TASK OBJECTIVE - Can you copy out the stretch of rows from the line containing "In the photo, of" through the line containing "0.51 metres", with no changes?

GIVEN RECORDS -

┌──

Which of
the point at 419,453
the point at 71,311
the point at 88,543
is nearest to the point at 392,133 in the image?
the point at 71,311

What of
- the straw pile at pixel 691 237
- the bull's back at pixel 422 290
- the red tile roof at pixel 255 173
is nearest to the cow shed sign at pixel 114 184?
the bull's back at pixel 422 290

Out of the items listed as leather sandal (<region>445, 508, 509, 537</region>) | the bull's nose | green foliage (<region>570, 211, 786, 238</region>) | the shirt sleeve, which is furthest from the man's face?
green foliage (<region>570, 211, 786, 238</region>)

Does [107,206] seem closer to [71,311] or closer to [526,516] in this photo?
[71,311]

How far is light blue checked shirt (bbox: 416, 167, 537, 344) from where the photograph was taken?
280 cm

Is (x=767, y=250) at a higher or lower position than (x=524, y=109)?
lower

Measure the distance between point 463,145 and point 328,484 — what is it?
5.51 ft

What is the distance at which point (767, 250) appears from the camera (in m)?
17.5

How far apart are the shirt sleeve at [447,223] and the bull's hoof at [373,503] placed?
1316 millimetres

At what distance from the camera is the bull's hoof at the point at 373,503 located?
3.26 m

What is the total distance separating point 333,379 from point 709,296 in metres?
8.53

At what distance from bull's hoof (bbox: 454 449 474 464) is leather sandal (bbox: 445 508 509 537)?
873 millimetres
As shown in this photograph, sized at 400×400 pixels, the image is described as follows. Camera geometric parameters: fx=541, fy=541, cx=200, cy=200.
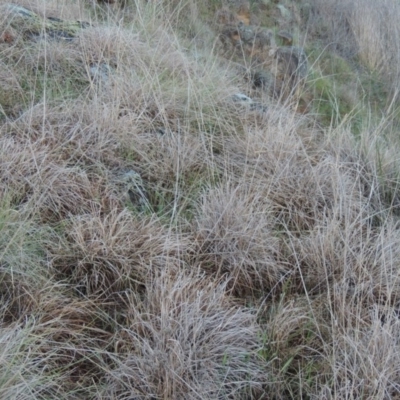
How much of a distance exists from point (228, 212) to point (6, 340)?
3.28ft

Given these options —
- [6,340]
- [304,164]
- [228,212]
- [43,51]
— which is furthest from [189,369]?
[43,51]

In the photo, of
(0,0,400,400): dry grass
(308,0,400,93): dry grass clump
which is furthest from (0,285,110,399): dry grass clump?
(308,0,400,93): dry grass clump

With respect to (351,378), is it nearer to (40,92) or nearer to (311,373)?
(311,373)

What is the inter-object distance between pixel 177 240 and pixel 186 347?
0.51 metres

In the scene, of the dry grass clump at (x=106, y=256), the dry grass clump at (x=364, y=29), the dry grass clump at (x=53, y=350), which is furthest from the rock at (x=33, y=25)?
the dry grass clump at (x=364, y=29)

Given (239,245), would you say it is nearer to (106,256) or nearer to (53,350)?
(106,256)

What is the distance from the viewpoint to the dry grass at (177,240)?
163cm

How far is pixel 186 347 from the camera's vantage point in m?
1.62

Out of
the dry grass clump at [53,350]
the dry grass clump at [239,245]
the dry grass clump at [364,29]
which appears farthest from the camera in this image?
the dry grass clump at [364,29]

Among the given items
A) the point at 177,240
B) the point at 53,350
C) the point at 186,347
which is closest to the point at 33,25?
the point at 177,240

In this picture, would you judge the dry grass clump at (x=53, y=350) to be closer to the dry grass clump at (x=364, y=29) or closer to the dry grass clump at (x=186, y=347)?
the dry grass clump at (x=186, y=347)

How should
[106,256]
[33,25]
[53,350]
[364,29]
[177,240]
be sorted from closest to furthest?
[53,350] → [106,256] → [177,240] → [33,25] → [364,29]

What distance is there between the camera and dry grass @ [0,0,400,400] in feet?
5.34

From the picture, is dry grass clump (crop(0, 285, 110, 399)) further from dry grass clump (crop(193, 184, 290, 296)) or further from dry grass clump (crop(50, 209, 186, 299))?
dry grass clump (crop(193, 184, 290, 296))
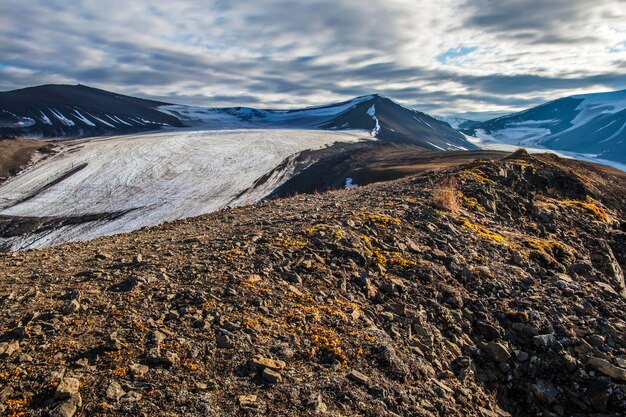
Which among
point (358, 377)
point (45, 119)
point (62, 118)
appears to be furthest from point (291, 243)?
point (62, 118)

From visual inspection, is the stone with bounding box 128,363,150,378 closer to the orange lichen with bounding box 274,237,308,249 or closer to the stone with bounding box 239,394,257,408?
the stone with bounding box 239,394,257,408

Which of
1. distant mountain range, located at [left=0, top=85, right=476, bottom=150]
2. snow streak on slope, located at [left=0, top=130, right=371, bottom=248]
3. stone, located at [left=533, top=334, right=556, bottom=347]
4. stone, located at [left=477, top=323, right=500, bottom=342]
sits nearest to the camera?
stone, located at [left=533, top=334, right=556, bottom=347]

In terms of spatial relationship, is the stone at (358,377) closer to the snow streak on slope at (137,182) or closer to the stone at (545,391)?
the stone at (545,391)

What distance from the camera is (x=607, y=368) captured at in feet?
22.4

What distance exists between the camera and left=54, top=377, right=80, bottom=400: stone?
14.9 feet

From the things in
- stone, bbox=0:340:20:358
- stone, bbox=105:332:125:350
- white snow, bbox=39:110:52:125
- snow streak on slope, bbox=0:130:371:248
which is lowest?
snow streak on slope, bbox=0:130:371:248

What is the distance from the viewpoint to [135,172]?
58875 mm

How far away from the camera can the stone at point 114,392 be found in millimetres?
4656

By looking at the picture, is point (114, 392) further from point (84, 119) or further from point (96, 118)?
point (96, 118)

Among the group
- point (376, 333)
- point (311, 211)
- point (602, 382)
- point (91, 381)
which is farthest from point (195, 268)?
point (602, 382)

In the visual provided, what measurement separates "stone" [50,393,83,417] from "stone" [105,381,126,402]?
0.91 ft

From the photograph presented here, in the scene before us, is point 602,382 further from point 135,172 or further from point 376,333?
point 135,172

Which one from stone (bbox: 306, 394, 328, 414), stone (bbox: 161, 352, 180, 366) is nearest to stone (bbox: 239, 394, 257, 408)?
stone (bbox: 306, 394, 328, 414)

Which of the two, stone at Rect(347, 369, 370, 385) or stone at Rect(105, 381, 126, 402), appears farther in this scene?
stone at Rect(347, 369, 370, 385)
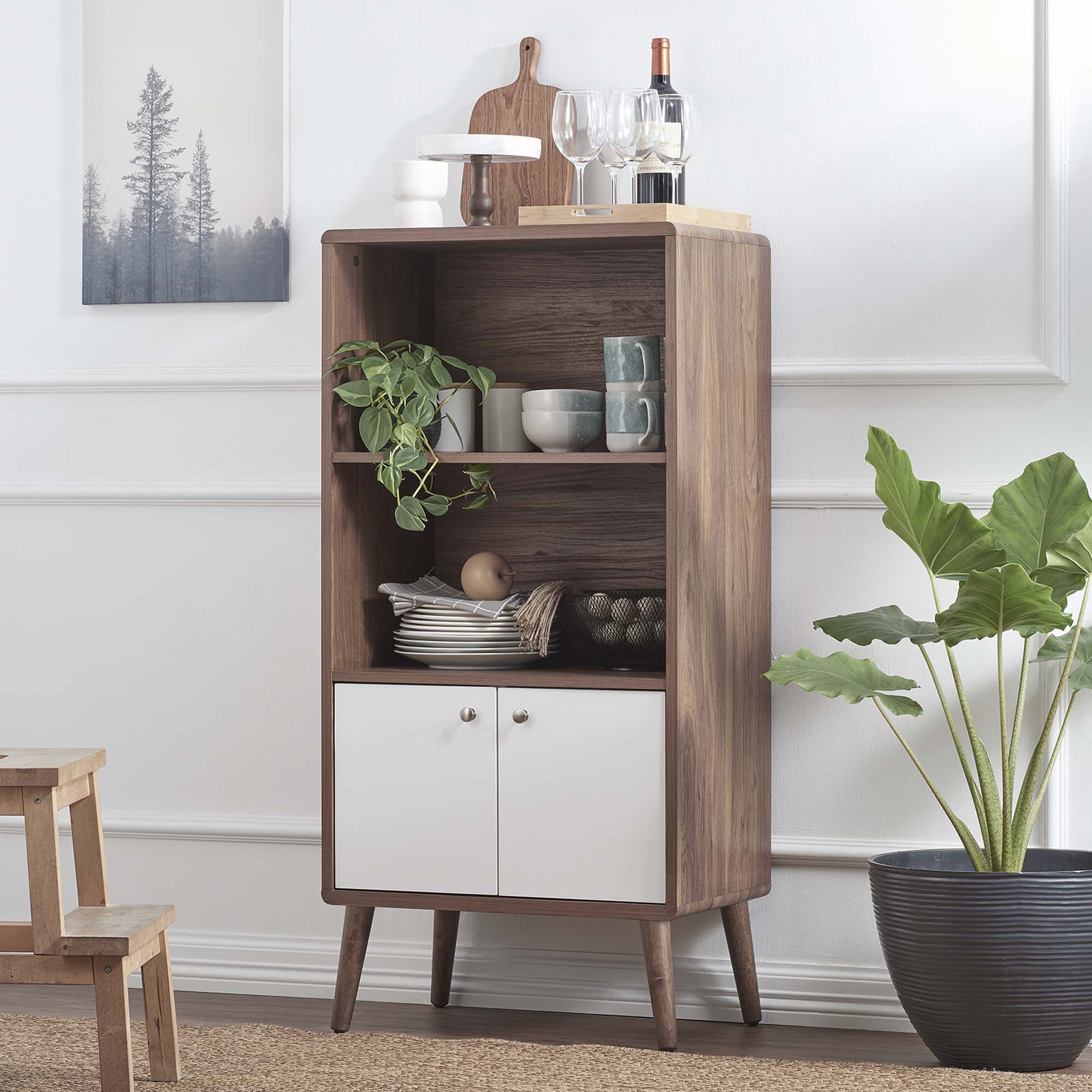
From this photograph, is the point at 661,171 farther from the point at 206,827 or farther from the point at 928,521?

└──

EXERCISE OUTPUT -
In the photo, of
(0,0,400,400): dry grass
(308,0,400,93): dry grass clump
which is furthest from (0,285,110,399): dry grass clump?
(308,0,400,93): dry grass clump

With respect to (351,378), is it nearer to (40,92) or nearer to (311,373)?
(311,373)

What is the inter-object distance between pixel 177 240 and pixel 186 347?
0.51 metres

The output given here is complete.